A large prospective study of 332 children with growth plate fractures found that about 30% showed signs of growth disturbance on follow-up X-rays. Several factors increased the risk substantially. Older children were more vulnerable: each additional year of age raised the odds by roughly 60%. High-energy injuries (car accidents, falls from height) led to growth arrest 24% of the time, compared to about 8% for lower-energy injuries. Fractures that needed surgical fixation carried nearly four times the odds of growth problems compared to those treated with a cast alone.
Location matters too. Growth plate fractures near the knee are the highest-risk injuries. Distal femur fractures (just above the knee) developed growth arrest in 86% of cases in that study, and distal tibia fractures (near the ankle) did so 45% of the time. By contrast, wrist fractures served as the low-risk reference group. Knee-area growth plate injuries can result in a leg that ends up shorter, longer, or angled, which is why these fractures receive the most aggressive monitoring.
Follow-Up and Monitoring
Even fractures that heal well initially need ongoing surveillance. The American Academy of Orthopaedic Surgeons recommends follow-up visits for at least a year after injury to confirm the growth plate is still functioning normally. More complicated fractures, especially those involving the femur or tibia, may require monitoring until the child is completely done growing. This is because growth arrest can appear months or even years after the original injury, long after the bone itself has healed.

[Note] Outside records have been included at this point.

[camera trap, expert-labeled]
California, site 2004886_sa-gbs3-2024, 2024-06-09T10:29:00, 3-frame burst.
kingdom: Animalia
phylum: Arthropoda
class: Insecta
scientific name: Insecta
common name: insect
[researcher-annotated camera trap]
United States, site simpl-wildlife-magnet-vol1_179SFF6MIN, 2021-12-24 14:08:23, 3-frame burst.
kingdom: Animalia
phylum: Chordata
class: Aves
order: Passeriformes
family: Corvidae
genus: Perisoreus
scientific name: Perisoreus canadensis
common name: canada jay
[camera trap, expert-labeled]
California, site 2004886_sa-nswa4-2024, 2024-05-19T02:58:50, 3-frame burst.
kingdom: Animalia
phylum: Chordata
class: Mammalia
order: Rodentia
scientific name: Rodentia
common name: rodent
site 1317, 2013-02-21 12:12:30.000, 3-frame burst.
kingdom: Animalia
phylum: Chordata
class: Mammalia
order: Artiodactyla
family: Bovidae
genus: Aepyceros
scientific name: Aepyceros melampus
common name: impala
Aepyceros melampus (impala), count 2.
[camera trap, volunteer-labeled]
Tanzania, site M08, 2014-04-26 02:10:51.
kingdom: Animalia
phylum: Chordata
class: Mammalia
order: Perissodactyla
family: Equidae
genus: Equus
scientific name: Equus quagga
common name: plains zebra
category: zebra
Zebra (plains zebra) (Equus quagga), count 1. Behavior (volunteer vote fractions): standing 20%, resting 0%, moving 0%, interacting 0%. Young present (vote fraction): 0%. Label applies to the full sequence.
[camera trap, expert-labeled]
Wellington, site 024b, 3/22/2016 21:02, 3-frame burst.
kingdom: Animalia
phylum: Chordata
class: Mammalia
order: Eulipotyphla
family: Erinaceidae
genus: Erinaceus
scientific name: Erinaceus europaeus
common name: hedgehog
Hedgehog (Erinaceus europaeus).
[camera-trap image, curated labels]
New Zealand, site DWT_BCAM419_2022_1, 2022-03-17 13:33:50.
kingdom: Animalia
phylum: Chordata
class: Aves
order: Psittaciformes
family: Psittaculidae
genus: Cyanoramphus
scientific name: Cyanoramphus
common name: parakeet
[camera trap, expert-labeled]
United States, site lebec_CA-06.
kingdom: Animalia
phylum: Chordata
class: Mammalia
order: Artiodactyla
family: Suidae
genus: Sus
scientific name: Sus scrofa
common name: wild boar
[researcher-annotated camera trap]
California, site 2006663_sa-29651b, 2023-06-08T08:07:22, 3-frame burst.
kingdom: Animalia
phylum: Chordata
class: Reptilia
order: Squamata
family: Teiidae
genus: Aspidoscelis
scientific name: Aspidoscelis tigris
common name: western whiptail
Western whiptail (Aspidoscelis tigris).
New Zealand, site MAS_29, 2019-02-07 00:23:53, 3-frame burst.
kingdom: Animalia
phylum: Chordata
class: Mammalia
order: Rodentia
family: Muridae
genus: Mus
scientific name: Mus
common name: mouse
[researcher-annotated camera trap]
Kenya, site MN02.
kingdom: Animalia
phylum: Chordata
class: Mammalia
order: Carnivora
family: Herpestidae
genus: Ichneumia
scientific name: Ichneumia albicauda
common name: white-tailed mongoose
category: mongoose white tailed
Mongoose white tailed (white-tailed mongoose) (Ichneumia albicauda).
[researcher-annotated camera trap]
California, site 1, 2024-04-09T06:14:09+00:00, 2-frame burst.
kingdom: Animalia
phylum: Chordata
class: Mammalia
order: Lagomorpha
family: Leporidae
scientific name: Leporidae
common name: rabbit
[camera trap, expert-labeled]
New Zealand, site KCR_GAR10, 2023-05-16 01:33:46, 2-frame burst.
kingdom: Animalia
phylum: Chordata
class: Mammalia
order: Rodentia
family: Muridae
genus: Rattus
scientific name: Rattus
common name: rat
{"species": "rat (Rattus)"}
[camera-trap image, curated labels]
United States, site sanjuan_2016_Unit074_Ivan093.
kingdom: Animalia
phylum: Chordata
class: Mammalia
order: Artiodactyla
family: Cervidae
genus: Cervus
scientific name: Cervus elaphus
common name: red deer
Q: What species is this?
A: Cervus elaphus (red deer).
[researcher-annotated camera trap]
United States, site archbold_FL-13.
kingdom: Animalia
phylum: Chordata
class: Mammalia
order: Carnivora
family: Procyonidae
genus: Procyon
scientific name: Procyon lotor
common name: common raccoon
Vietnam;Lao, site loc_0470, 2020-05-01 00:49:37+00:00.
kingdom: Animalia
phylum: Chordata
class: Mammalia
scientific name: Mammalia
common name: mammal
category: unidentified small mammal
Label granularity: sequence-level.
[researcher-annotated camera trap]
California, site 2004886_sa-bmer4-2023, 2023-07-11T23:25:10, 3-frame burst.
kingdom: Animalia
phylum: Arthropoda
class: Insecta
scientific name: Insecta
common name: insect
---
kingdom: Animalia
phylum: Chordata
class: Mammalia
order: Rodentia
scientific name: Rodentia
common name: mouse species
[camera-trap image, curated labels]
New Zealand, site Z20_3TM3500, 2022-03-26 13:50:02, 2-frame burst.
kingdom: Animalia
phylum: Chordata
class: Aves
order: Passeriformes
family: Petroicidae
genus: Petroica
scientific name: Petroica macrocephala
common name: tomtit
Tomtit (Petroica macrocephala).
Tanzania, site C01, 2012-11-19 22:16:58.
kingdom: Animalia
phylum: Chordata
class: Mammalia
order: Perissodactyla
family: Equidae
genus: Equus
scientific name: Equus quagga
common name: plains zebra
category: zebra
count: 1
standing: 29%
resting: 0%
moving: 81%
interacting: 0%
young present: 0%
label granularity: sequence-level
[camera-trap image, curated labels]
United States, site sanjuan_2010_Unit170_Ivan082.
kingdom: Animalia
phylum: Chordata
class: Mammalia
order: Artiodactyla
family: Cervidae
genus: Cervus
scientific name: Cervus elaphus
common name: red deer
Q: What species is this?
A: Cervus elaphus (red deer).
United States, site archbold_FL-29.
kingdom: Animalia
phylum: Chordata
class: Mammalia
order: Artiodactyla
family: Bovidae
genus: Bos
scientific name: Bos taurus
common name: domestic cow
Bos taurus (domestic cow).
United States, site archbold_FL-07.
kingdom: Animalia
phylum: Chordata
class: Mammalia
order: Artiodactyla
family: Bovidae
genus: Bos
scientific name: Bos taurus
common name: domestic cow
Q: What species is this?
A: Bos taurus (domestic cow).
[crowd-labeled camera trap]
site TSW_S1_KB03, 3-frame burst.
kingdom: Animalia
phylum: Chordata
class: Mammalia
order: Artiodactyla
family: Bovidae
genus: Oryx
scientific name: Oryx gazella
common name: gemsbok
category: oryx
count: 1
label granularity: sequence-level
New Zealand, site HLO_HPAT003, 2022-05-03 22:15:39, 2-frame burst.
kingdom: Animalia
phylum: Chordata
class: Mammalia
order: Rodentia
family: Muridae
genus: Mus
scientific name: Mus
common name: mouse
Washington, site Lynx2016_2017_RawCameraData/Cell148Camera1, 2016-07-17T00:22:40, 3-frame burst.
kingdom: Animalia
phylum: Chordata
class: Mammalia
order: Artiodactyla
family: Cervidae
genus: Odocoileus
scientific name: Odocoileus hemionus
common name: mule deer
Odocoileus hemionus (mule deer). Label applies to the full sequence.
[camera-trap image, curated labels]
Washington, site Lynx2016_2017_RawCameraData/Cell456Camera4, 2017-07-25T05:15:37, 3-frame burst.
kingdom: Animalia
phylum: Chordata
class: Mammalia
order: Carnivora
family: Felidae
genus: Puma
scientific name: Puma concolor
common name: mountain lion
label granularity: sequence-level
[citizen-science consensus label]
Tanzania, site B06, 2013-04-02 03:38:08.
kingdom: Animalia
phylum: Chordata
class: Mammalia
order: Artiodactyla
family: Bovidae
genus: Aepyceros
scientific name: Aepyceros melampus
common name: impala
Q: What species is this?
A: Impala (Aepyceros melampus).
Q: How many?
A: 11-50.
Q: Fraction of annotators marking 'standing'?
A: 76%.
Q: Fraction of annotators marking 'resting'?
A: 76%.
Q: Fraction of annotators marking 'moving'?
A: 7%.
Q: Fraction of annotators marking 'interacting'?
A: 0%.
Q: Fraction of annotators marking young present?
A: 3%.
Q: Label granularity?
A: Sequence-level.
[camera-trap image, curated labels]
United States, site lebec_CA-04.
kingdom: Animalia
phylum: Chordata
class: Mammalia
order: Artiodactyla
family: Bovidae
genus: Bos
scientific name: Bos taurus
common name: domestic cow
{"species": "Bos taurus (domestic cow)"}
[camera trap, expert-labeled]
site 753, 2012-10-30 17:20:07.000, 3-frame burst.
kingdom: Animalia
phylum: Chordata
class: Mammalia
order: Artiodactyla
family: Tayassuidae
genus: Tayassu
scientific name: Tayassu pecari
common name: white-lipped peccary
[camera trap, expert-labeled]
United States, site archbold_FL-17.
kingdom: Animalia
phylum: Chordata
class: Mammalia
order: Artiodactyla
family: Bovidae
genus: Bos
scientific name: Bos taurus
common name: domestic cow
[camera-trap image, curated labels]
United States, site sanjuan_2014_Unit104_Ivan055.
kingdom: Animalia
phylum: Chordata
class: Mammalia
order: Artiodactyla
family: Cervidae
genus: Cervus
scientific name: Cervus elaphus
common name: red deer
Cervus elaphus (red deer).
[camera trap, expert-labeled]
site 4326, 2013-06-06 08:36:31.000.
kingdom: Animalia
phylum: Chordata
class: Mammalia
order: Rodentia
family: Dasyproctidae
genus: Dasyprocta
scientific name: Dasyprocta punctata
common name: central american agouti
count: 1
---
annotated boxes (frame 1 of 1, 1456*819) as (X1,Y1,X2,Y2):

During these visits, the doctor compares limb lengths and checks joint alignment. If a growth disturbance is caught early, there are surgical options to address it, either by removing a bony bar that’s formed across the growth plate or by adjusting growth on the opposite leg to even things out. The earlier a problem is identified, the more options remain available while the child still has growing years ahead.